A magneto-optical trap, which can hold neutral francium atoms for short periods of time.

Francium can be synthesized by a fusion reaction when a gold-197 target is bombarded with a beam of oxygen-18 atoms from a linear accelerator in a process originally developed at the physics department of the State University of New York at Stony Brook in 1995. Depending on the energy of the oxygen beam, the reaction can yield francium isotopes with masses of 209, 210, and 211.

^{197}Au + ^{18}O → ^{209}Fr + 6 n
^{197}Au + ^{18}O → ^{210}Fr + 5 n
^{197}Au + ^{18}O → ^{211}Fr + 4 n

Image of light emitted by a sample of 200,000 francium atoms in a magneto-optical trap
Heat image of 200,000 francium atoms in a magneto-optical trap, around 100 attograms

The francium atoms leave the gold target as ions, which are neutralized by collision with yttrium and then isolated in a magneto-optical trap (MOT) in a gaseous unconsolidated state. Although the atoms only remain in the trap for about 30 seconds before escaping or undergoing nuclear decay, the process supplies a continual stream of fresh atoms. The result is a steady state containing a fairly constant number of atoms for a much longer time. The original apparatus could trap up to a few thousand atoms, while a later improved design could trap over 300,000 at a time. Sensitive measurements of the light emitted and absorbed by the trapped atoms provided the first experimental results on various transitions between atomic energy levels in francium. Initial measurements show very good agreement between experimental values and calculations based on quantum theory. The research project using this production method relocated to TRIUMF in 2012, where over 10^{6} francium atoms have been held at a time, including large amounts of ^{209}Fr in addition to ^{207}Fr and ^{221}Fr.

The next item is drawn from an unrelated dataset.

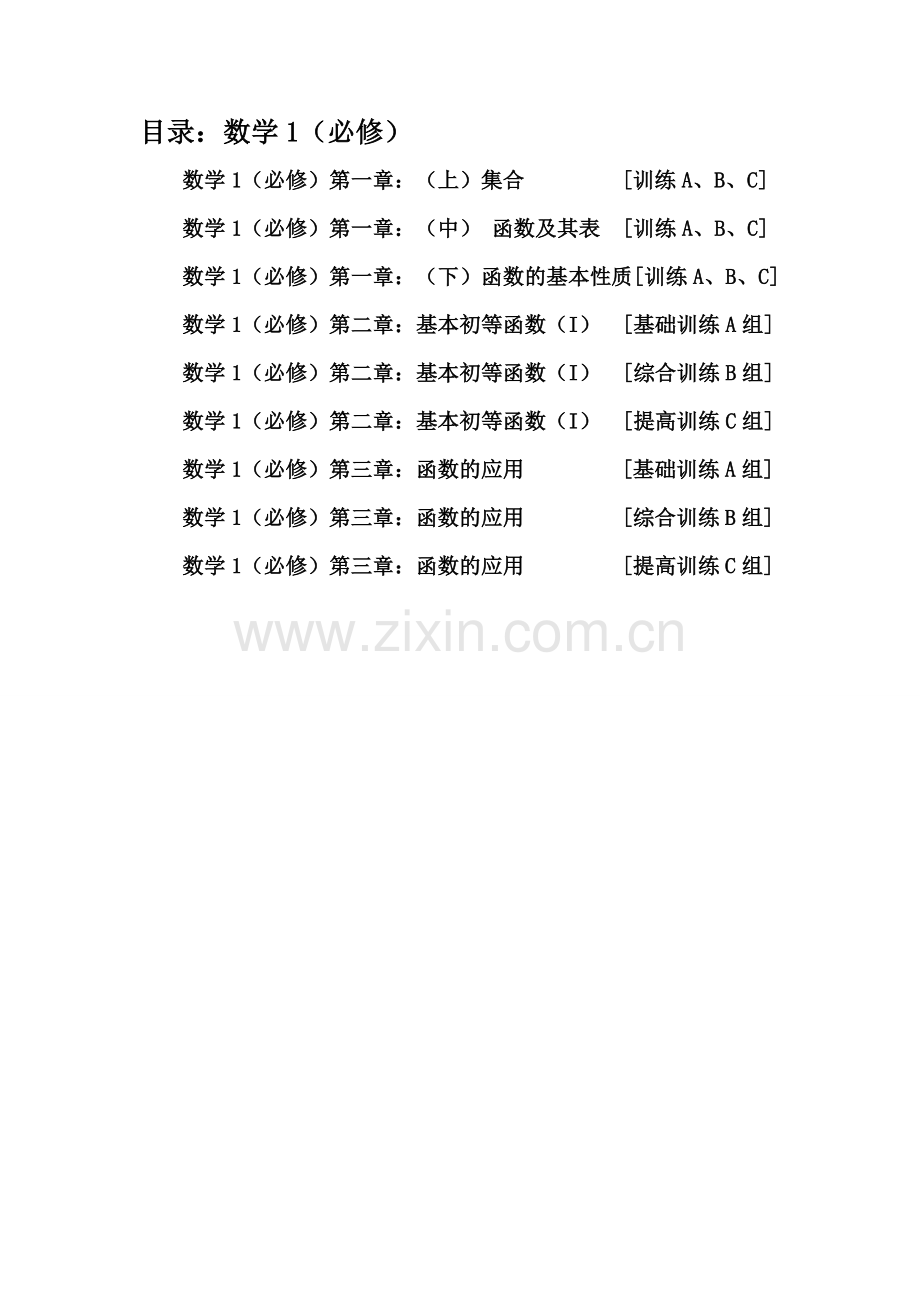 高中数学-同步测试题-新人教版必修1.doc_第1页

Other synthesis methods include bombarding radium with neutrons, and bombarding thorium with protons, deuterons, or helium ions.

^{223}Fr can also be isolated from samples of its parent ^{227}Ac, the francium being milked via elution with NH_{4}Cl–CrO_{3} from an actinium-containing cation exchanger and purified by passing the solution through a silicon dioxide compound loaded with barium sulfate.

In 1996, the Stony Brook group trapped 3000 atoms in their MOT, which was enough for a video camera to capture the light given off by the atoms as they fluoresce. Francium has not been synthesized in amounts large enough to weigh.